Il est un des ténors de la mode, mais Pierre Cardin fut également un chantre du design. Un projet qui éclaire le parcours de cet esthète qui, en 60 années d’exercice s’est attaché à donner au monde, une forme.

Il fait partie des cinq français les plus connus du monde. On a
récompensé le couturier, loué l’académicien, goûté diversement
le père du prêt-à-porter et le PDG d’une marque diffusée
dans toute la planète, mais Pierre Cardin qui, célébra en 1980
ses 30 ans de carrière au Metropolitan Museum of Art est avant
tout un créateur protéiformes. Alors qu’il comptait déjà parmi
les acteurs majeurs de la mode, il développa une ligne de mobilier
avant-gardiste. Celui qui dessina à 24 ans, les costumes de
« la Belle et la Bête » fut prompt à investir toutes les formes d’art
en tant qu’acteur, entrepreneur, ou mécène. Depuis 1993 les prix
Pierre Cardin, soutiennent la jeune création. Ses galeries (à New
York, Paris, Milan), le Show Off de l’espace Pierre Cardin défendent
encore les avant-gardes comme elles rendent accessible l’art
contemporain. Son Château de Lacoste ou L’espace Cardin sont
devenus des hauts lieux des arts vivants, le carrefour international
des créateurs. A la scène comme à la ville, Pierre Cardin a croisé
toutes les disciplines. Dans son travail, elles se chevauchent, s’inspirent
pour accoucher d’une oeuvre unique.

Space Age

Né en 1922 dans la Province de Venise, Pierre Cardin gagne en
1945 Paris où il intègre, la maison Dior. Il participe à la vague
"New Look" puis fonde sa boutique en 1950. Dès lors, le couturier
ne cessera d’être pionnier et témoin de son temps. Après avoir
dessiné les costumes à col mao des Beatles, habillé John Steed
(Chapeau Melon et bottes de cuir), ce formaliste Pop va entrer dans
une autre ère. En 1961, Youri Gagarine est le premier cosmonaute
puis Neil Armstrong le premier astronaute à fouler la lune. L’Odyssée
de l’espace de Kubrick envahit les écrans. Les sixties sont sur
orbite, Cardin lui a posé le premier étage de sa fusée qui va le
propulser dans le « Space age ». Une époque d’intense créativité
où technologies et industries innovantes
percutent la mode et l’art. Courrèges
invente la « couture Future », habille Barbarella
(Jane Fonda), Paco Rabanne s’autoproclame
couturier métallurgiste, Cardin,
lui, explore le design du cosmos. L’esprit
géométrique amorcé avec sa robe bulle en 1954 s’émancipe dès
1964 dans des collections graphiques telle la ligne Cosmos qui
explore les formes comme le triangle et le rond en érotisant les
matériaux de synthèse. Il est d’ailleurs le premier à utiliser le vinyle
dans ses créations. Puis, le plastique, le caoutchouc, viennent
également nourrir l’imaginaire de cet architecte de la mode et du
designer qui se profile dans ces créations géométriques.

- Données fournies -

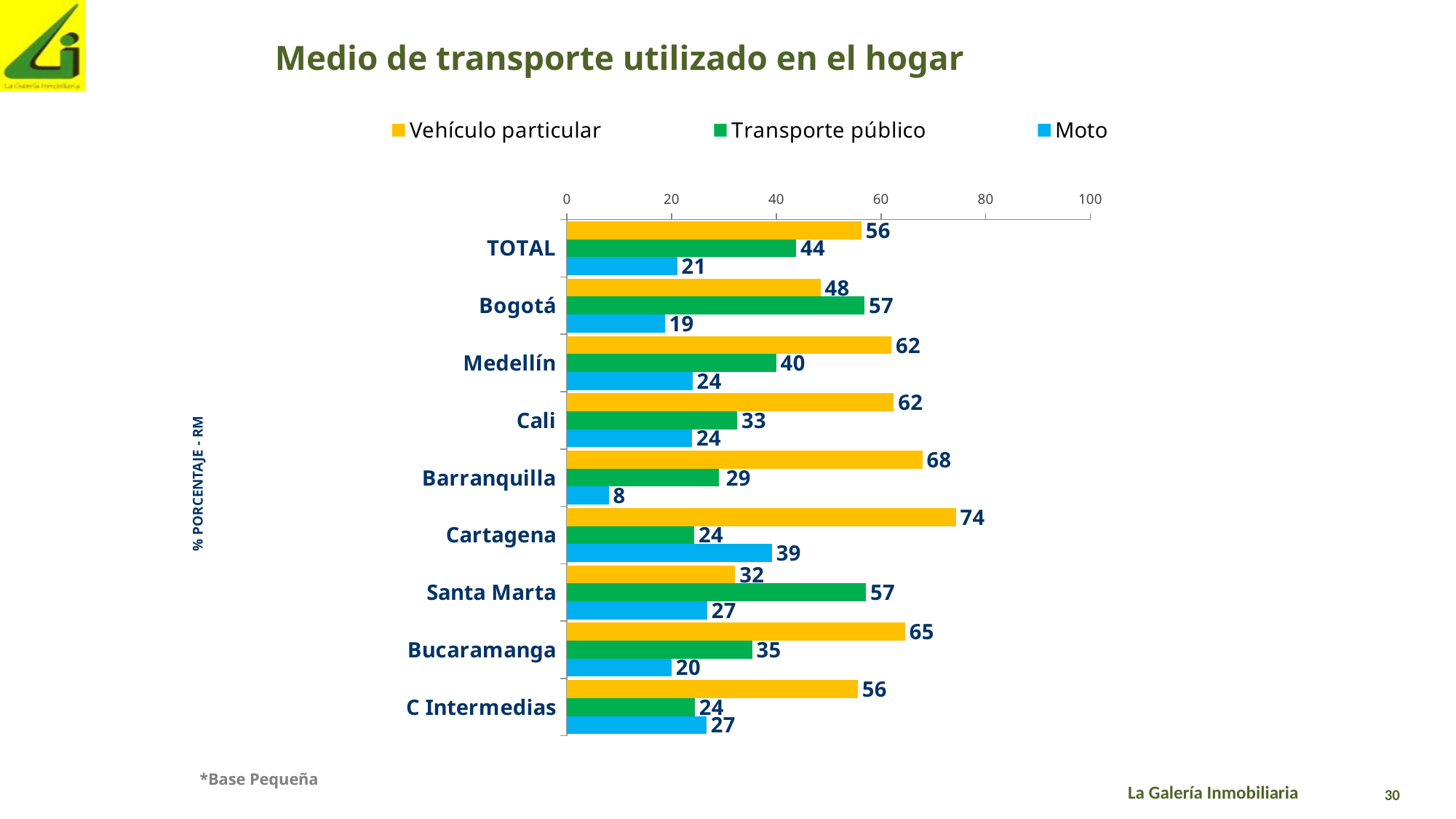
What is the difference between Transporte público and Vehículo particular in Santa Marta? 25 What is the value for Vehículo particular in Cartagena? 74 Which category has the lowest value for Moto? Barranquilla How many categories are shown on the y axis? 9 What is the value for Moto in the TOTAL category? 21 What is the title of the chart? Medio de transporte utilizado en el hogar How many series does the legend list? 3 What kind of chart is shown on the slide? Bar chart Which is larger in Bogotá, Vehículo particular or Transporte público? Transporte público Which category has the highest value for Vehículo particular? Cartagena What is the value for Transporte público in Bogotá? 57 What is the value for Moto in Barranquilla? 8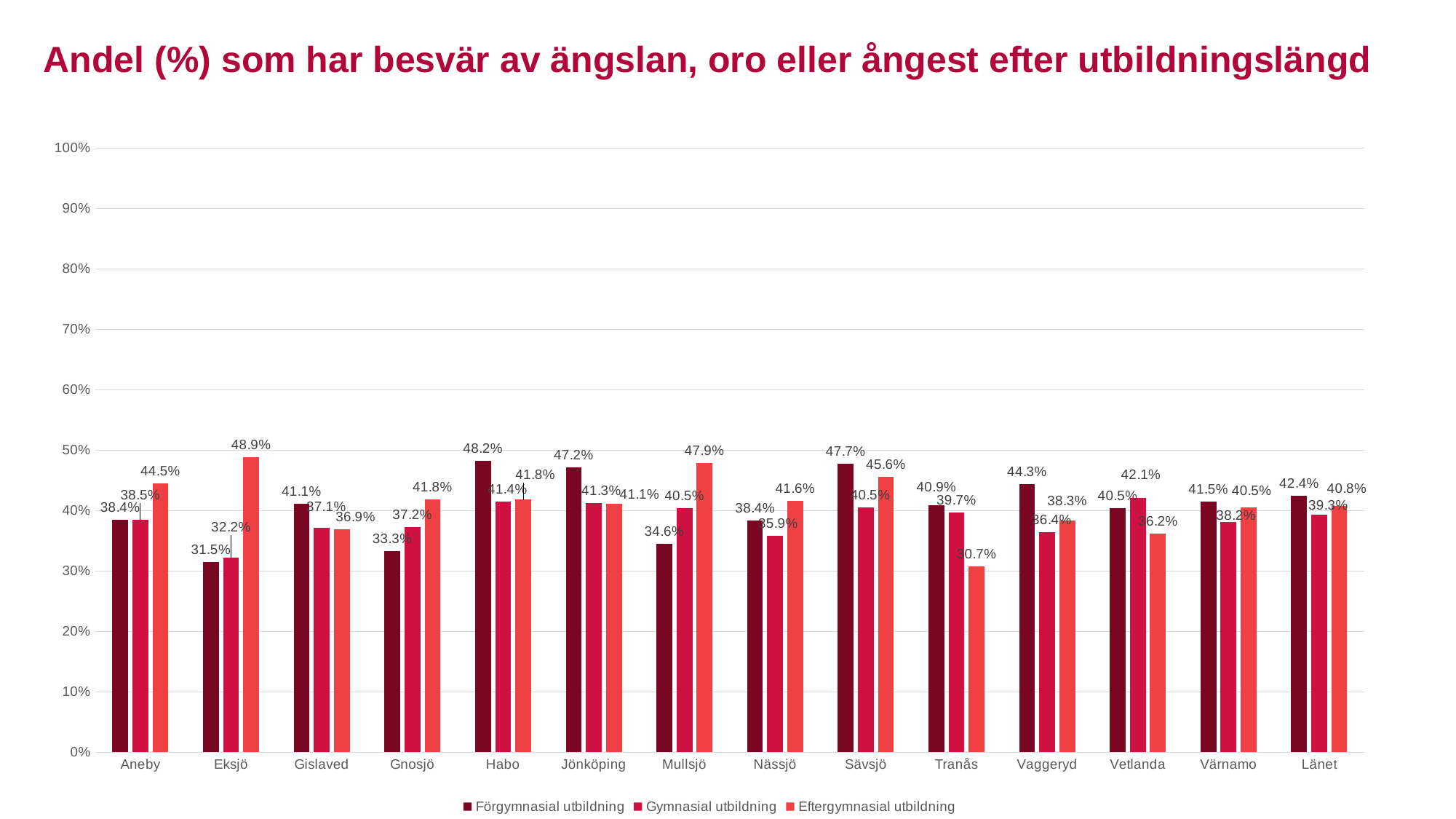
What is the value for Gymnasial utbildning in Länet? 39.3% What is the difference between Förgymnasial utbildning and Eftergymnasial utbildning in Tranås? 10.2 percentage points How many municipalities/categories are shown on the x axis? 14 How many series does the legend list? 3 What kind of chart is shown on the slide? Bar chart Which municipality has the lowest value for Förgymnasial utbildning? Eksjö What is the difference between Eftergymnasial utbildning and Förgymnasial utbildning in Eksjö? 17.4 percentage points What is the value for Förgymnasial utbildning in Habo? 48.2% Which municipality has the highest value for Eftergymnasial utbildning? Eksjö Which municipality has the lowest value for Eftergymnasial utbildning? Tranås What is the value for Eftergymnasial utbildning in Eksjö? 48.9% In Mullsjö, which is larger: Förgymnasial utbildning or Eftergymnasial utbildning? Eftergymnasial utbildning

- Consigne -
Rédigez la suite du texte sur Pierre Cardin, en reprenant juste après sa dernière phrase.

- Espace de réponse -
Design haute couture

Couture, design, architecture, tout n’est que ligne et espace.
Cardin fut un des premiers à franchir le pas "La haute couture
est un laboratoire pour étudier les volumes et les formes..." proclame
celui qui ne tarde pas à transposer sa vision sculpturale de
la mode dans le design domestique. En 1968 avec une licence
d’assiettes en porcelaine, il se lance dans l’aventure brisant l’austérité
du mobilier des années 50 tout en conservant des essences
nobles qu’il mixe avec les matières liquides tel le polyuréthanne
qui permet de façonner des figures organiques. Le meuble Cardin
porte ainsi le sceau d’une poésie futuriste et d’une ébénisterie héritée
de la grande tradition. C’est une période intense de production.
Cardin dessine, multiplie les brevets pour lui, pour d’autres
(canapé Swany pour Steiner). Il crée son Design Studio et engage
en 1969 un jeune talent : Philippe Stark. En 1970, il ouvre l’Espace
Cardin et lance un groupe de designers (dont Maria Pergay et Joe
Colombo) sous sa ligne « Art de l’Environnement ».

"Sculptures utilitaires"

En 1977, Cardin crée sa première collection de "Sculptures utilitaires"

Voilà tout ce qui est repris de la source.